Tonina asintió, porque recordaba a las mujeres que habían encontrado sacando agua de un pozo.

—El que hay aquí en Mayapán está muy, muy hondo. Hay una escalerilla con más de cien travesaños que desciende al centro de la tierra, y hay hombres que trabajan a diario subiendo y bajando la escalera con recipientes de agua.

—Hay tantas cosas extrañas en esta tierra… —musitó Tonina.

Un Ojo la miró con escepticismo. Lo que a aquella joven le parecía tan extraño seguramente era de lo más normal para el resto de los mortales.

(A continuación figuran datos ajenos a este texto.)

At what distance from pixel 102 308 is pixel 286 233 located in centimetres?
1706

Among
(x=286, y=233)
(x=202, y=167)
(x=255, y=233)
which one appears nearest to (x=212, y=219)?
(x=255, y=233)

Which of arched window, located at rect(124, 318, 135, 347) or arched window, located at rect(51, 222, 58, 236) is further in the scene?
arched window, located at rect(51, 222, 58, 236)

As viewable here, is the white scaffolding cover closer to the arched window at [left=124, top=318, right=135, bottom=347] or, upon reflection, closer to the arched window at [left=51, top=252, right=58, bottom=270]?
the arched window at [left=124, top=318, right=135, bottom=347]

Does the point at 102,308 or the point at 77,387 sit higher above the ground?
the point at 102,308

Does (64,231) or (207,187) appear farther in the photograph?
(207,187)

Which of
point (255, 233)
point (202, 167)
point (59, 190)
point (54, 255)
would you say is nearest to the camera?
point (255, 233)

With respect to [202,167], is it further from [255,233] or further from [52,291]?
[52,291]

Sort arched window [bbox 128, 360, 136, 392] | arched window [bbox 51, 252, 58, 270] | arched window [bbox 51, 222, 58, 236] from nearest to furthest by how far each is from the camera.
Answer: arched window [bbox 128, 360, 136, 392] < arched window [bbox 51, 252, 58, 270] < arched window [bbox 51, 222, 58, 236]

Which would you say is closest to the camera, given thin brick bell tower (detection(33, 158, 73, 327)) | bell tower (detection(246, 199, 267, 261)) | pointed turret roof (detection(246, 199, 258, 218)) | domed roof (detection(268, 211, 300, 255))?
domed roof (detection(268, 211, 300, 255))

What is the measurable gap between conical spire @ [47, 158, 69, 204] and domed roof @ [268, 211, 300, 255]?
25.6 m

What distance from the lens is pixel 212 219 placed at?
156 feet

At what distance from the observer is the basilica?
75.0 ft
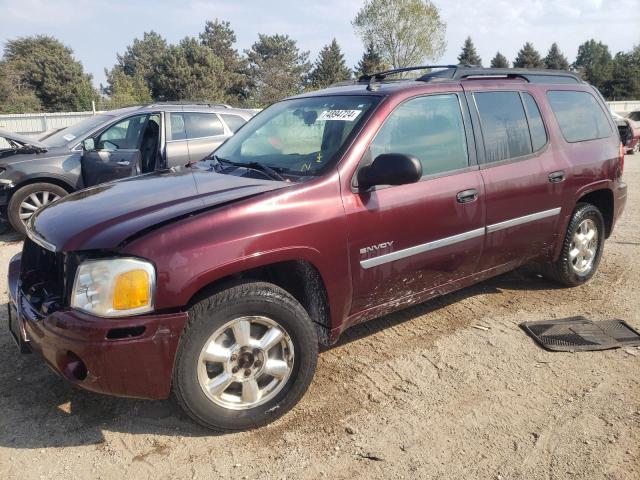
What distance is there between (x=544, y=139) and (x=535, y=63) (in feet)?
263

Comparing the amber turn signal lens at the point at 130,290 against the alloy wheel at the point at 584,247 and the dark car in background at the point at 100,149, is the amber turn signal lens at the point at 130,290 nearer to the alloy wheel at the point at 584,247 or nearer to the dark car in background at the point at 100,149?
the alloy wheel at the point at 584,247

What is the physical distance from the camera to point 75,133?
7.40m

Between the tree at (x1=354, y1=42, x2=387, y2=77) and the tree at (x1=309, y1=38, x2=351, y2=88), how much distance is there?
2631mm

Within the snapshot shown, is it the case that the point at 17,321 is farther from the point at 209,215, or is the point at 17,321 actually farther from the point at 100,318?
the point at 209,215

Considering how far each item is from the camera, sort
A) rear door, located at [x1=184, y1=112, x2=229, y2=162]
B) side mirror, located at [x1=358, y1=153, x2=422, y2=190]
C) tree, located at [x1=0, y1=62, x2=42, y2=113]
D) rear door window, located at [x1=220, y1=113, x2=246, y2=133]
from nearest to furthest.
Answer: side mirror, located at [x1=358, y1=153, x2=422, y2=190], rear door, located at [x1=184, y1=112, x2=229, y2=162], rear door window, located at [x1=220, y1=113, x2=246, y2=133], tree, located at [x1=0, y1=62, x2=42, y2=113]

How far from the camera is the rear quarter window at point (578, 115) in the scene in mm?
4273

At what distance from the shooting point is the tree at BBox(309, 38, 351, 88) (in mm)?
63094

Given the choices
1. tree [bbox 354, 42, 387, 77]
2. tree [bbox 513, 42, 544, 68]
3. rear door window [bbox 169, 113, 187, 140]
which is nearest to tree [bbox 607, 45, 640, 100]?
tree [bbox 513, 42, 544, 68]

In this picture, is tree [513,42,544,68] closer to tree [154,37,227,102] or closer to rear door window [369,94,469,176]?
tree [154,37,227,102]

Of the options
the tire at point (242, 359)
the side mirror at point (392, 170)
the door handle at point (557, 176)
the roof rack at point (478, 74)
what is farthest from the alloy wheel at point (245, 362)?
the door handle at point (557, 176)

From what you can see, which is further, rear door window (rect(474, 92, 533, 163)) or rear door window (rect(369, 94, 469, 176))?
rear door window (rect(474, 92, 533, 163))

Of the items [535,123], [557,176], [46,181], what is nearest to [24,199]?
[46,181]

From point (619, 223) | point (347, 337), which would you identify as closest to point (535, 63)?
point (619, 223)

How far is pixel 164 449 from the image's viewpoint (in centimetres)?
258
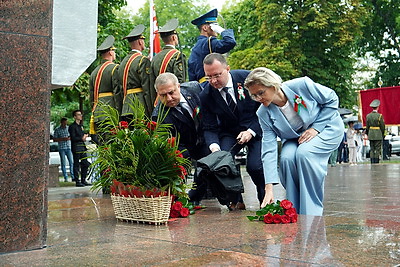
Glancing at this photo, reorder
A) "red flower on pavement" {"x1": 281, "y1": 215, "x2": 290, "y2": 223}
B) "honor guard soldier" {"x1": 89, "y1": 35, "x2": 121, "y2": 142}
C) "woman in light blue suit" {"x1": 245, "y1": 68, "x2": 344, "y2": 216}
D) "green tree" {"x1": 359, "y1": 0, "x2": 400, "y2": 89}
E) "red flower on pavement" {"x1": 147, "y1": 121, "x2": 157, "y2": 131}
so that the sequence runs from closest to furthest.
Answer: "red flower on pavement" {"x1": 281, "y1": 215, "x2": 290, "y2": 223}
"red flower on pavement" {"x1": 147, "y1": 121, "x2": 157, "y2": 131}
"woman in light blue suit" {"x1": 245, "y1": 68, "x2": 344, "y2": 216}
"honor guard soldier" {"x1": 89, "y1": 35, "x2": 121, "y2": 142}
"green tree" {"x1": 359, "y1": 0, "x2": 400, "y2": 89}

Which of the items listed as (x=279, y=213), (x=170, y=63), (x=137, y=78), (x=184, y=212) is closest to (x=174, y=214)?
(x=184, y=212)

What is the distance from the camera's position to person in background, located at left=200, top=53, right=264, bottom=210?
20.5 feet

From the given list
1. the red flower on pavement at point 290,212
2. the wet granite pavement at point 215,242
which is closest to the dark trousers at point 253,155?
the wet granite pavement at point 215,242

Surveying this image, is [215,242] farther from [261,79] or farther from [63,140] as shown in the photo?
[63,140]

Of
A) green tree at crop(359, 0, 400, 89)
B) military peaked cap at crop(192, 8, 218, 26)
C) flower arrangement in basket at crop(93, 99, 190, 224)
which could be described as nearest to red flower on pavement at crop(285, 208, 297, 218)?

—Una piedra blanca —dijo Tonina— que crece entre los árboles en líneas largas y rectas, lisas, anchas. En el suelo del bosque.

El enano pestañeó.

—¿Te refieres a las calzadas?

—¿Calzadas?

—Se conocen como caminos blancos, por el color. Las hacen los mayas. Caminos religiosos que llevan de un altar a otro.

Ella frunció el ceño.

—Pero ¿de dónde sacan esa piedra tan lisa y plana?

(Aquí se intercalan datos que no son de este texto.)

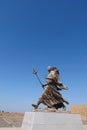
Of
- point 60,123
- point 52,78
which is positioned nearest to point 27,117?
point 60,123

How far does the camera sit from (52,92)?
31.4 ft

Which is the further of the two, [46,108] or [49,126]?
[46,108]

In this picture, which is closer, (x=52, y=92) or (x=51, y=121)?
(x=51, y=121)

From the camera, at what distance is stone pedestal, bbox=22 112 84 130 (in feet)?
26.8

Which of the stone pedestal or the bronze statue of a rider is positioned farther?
the bronze statue of a rider

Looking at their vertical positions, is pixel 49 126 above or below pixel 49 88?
below

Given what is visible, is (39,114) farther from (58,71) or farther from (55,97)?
(58,71)

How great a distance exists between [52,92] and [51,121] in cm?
152

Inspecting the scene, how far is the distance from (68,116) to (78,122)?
0.55m

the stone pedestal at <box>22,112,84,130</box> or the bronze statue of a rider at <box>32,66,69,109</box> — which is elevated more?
the bronze statue of a rider at <box>32,66,69,109</box>

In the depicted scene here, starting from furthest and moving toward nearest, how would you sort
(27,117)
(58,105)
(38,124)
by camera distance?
(58,105) < (27,117) < (38,124)

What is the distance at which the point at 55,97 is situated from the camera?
31.5 feet

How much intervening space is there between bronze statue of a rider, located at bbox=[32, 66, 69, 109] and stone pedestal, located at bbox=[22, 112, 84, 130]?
2.26ft

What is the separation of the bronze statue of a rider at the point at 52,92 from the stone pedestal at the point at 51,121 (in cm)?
69
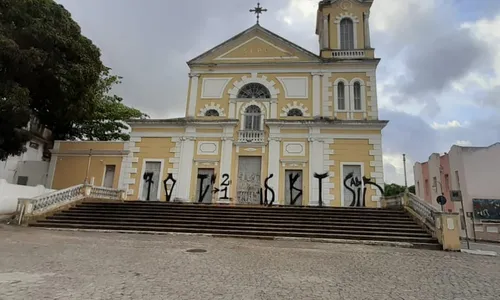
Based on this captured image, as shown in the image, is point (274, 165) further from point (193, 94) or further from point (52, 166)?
point (52, 166)

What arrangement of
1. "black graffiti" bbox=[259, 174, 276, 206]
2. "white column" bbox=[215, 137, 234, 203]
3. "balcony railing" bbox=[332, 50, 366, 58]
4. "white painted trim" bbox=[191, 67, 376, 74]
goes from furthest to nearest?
"balcony railing" bbox=[332, 50, 366, 58] < "white painted trim" bbox=[191, 67, 376, 74] < "white column" bbox=[215, 137, 234, 203] < "black graffiti" bbox=[259, 174, 276, 206]

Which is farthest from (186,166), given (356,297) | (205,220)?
(356,297)

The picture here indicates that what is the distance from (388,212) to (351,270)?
817 cm

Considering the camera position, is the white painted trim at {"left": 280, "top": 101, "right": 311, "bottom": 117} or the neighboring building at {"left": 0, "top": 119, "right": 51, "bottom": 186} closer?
the neighboring building at {"left": 0, "top": 119, "right": 51, "bottom": 186}

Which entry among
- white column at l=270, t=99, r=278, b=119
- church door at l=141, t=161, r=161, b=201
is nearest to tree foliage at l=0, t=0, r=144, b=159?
church door at l=141, t=161, r=161, b=201

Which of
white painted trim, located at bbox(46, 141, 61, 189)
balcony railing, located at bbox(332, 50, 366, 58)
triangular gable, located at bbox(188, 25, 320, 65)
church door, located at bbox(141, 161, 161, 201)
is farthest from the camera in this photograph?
triangular gable, located at bbox(188, 25, 320, 65)

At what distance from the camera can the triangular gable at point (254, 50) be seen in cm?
2084

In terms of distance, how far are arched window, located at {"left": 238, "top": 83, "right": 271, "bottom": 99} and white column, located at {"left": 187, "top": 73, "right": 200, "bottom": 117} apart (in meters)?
2.90

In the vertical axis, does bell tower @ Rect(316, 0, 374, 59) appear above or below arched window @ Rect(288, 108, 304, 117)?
above

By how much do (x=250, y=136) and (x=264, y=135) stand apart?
84cm

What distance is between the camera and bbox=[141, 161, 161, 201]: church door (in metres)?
18.7

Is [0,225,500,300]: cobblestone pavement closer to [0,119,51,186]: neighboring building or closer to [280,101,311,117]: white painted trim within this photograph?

—No la sacan de ningún sitio, la hacen ellos. Calientan la piedra hasta que se convierte en polvo, luego añaden agua y la extienden. Se llama cemento, y es lo que aguanta sus edificios; colocan ladrillos uno encima de otro, con pasta de cemento entre cada uno. ¿Cómo crees si no que se aguanta la pirámide? —Y señaló con un grasiento pulgar la elevada muralla que rodeaba la ciudad.

Tonina entrecerró los ojos a la luz de las antorchas y, envuelta en humo, con un trasfondo de estrellas, vio una imponente estructura que se levantaba del otro lado de la muralla.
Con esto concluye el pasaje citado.